Da svolgere — Stabilisci se ciascuna affermazione concorda con il testo su Edgar Varese a New York. Rispondi sì o no e cita alla lettera le parole decisive del testo. (a) Varese prese un tram per il Greenwich Village il mattino successivo al suo arrivo. (b) Il Greenwich Village è un quartiere della Upper Manhattan. (c) Walt Whitman ed Edgar Allan Poe erano stati quasi vicini di casa nel Greenwich Village.

Sezione di testo —
Per ragioni simili, Edgar Varese, in coppia con Stravinsky, in quanto entrambi figure di spicco ed eminenze grigie della musica del XX secolo, lasciò la Francia per New York. Il mattino successivo al suo arrivo, prese un tram per il Greenwich Village, un quartiere della Lower Manhattan che gli avevano assicurato sprizzare di vita bohemienne quanto Montparnasse, dove si incontravano poeti, pittori, musicisti e simili sin dal 1840, epoca in cui Walt Whitman ed un Edgar Allan Poe ormai malato erano stati quasi vicini di casa là.

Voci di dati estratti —

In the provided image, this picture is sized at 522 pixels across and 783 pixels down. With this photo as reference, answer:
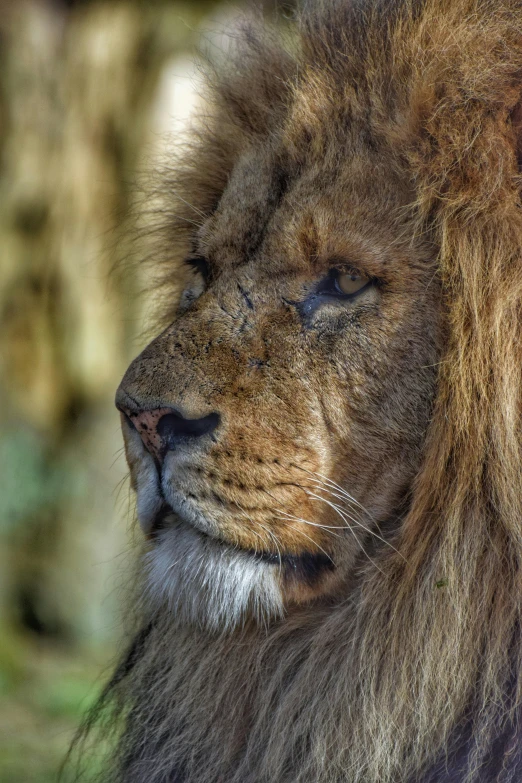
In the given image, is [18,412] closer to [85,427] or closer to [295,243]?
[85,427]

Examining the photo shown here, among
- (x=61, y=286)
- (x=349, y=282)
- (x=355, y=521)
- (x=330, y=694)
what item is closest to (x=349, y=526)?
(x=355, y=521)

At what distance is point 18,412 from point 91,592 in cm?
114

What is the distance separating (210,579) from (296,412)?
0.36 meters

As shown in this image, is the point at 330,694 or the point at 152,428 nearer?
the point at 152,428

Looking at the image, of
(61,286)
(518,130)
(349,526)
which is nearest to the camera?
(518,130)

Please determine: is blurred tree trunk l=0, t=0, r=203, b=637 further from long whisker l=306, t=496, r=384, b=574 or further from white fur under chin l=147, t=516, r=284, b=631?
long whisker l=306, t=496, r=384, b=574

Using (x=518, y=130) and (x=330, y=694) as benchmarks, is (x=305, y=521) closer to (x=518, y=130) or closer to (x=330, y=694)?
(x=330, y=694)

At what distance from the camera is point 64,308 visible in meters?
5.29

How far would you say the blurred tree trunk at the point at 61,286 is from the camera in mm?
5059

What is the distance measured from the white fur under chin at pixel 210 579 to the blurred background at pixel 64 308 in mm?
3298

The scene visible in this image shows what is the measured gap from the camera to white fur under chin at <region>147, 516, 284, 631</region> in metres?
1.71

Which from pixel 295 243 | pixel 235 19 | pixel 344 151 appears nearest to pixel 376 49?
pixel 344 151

Risposta —
(a) Sì: «Il mattino successivo al suo arrivo, prese un tram per il Greenwich Village».
(b) No: «un quartiere della Lower Manhattan».
(c) Sì: «Walt Whitman ed un Edgar Allan Poe ormai malato erano stati quasi vicini di casa là».